Comprehensive study finds mutations in non-coding genome are infrequent drivers of cancer

Findings suggest efforts to develop new cancer treatments should primarily focus on protein-coding genes

A clearer picture of how DNA changes lead to cancer has emerged, following the most comprehensive evaluation of non-coding driver mutations to date by researchers at the Wellcome Sanger Institute, the Broad Institute of MIT and Harvard, Massachusetts General Hospital (MGH), Aarhus University Hospital and their collaborators.

The study, published today (5 February) in Nature as part of a global Pan-Cancer Project*, discovered several new cancer drivers in non-coding genes. The overall conclusion, however, reaffirms that the vast majority of cancer drivers occur in protein-coding regions of the human genome.
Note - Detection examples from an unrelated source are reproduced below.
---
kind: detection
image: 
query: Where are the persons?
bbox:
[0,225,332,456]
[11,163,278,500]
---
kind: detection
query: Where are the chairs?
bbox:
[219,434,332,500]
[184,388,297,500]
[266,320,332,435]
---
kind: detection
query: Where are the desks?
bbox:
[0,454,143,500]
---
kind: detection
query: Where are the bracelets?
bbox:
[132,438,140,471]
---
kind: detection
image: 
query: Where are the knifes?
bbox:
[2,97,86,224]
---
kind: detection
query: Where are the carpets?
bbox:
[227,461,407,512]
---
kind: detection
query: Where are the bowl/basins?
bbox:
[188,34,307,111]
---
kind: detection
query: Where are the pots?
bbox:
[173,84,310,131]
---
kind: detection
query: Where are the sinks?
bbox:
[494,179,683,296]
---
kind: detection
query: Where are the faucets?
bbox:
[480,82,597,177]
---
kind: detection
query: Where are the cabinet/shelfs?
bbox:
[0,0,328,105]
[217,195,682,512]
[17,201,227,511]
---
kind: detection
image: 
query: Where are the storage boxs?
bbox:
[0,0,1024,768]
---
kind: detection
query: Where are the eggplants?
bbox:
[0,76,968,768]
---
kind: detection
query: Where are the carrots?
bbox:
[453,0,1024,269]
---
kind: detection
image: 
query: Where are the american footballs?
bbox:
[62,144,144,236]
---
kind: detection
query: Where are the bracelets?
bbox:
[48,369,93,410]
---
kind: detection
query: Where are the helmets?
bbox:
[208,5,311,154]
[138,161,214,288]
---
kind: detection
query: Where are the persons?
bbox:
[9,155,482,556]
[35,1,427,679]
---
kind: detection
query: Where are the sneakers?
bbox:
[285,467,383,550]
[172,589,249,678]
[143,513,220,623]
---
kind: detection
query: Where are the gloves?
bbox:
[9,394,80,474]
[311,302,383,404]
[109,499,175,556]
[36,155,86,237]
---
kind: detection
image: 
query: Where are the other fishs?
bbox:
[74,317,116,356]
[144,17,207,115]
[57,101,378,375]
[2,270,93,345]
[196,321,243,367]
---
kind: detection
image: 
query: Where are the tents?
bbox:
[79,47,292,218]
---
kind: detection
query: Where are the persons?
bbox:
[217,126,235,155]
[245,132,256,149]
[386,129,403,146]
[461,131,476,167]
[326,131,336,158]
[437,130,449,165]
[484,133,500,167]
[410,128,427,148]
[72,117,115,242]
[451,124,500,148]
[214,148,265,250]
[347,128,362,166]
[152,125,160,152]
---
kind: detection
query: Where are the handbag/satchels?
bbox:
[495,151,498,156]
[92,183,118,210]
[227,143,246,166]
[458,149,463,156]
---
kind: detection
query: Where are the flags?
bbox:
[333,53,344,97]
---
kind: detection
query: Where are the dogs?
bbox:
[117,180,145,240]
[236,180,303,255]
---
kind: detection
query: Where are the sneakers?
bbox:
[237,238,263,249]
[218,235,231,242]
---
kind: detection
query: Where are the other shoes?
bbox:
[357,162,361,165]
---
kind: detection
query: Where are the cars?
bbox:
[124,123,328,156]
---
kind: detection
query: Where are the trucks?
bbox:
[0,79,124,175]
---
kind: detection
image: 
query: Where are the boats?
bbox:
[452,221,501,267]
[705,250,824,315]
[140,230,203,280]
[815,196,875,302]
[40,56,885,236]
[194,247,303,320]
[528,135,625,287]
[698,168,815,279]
This knowledge will help to focus efforts on discovering new causes and treatments for cancer.

Also published today in Nature and related journals, are 22 further studies from the Pan-Cancer Project. The project represents an unprecedented international exploration of 2,600 cancer genomes, which significantly improves our fundamental understanding of cancer and zeros-in on mechanisms of cancer development.

Driver mutations are DNA changes that ‘drive’ cells down the path towards cancer. Depending on the type of cancer, anywhere from one to ten driver mutations are required for cancer to develop**.

Most large-scale genomic studies of cancer to date have focused on detecting driver mutations in protein-coding genes. As these coding sequences represent less than two per cent of the human genome, investigations into the remaining 98 per cent of the ‘non-coding’ genome*** have taken place in recent years. In 2013, driver mutations were discovered in the non-coding TERT gene across many cancer types, raising the possibility that there may be numerous non-coding driver mutations in the ‘dark matter’ of the genome.

This study is the most comprehensive evaluation of the extent of non-coding driver mutations in cancer to date, in terms of the number of methods employed, number of samples analysed, and the number of cancer, genome region and mutation types studied. Overall, 2,600 genomes of 38 different tumour types were analysed.

The team identified a number of new non-coding cancer-driving mutations, such as non-coding mutations in the 5’ untranslated region of the TP53 gene, which are associated with this gene being less strongly expressed, or ‘turned off’.

The results concluded, however, that mutations in the regulatory sequences surrounding cancer genes are relatively rare. Excluding mutations in the TERT gene, the number of non-coding driver mutations identified equated to around one (or fewer) in every 100 tumours. In comparison, protein-coding regions often harbour several driver mutations per tumour. Some non-coding drivers identified in previous studies were found to be the result of less accurate methodologies or the result of previously uncharacterised hyper-mutation processes.

“The fact that our results contrast so strongly with other studies is largely down to how rigorous our analysis has been. Despite using numerous methods, the largest dataset currently available and surveying a wide range of non-coding regions of the genome, we found very few genuine driver mutations outside protein-coding genes.”

Dr Federico Abascal of the Wellcome Sanger Institute

“The non-coding driver mutations we identified, such as in the TP53 gene, add to the short list of non-coding driver mutations that already includes TERT, FOXA1 and a few other genes. By rigorously analysing the mechanisms that contribute to increased mutation rates, we were not only able to find new drivers but also raise doubts about previously reported ones that are affected by local mutational processes and artefacts uncovered in our study. We hope that our analysis will serve as the basis for future cancer genome studies.”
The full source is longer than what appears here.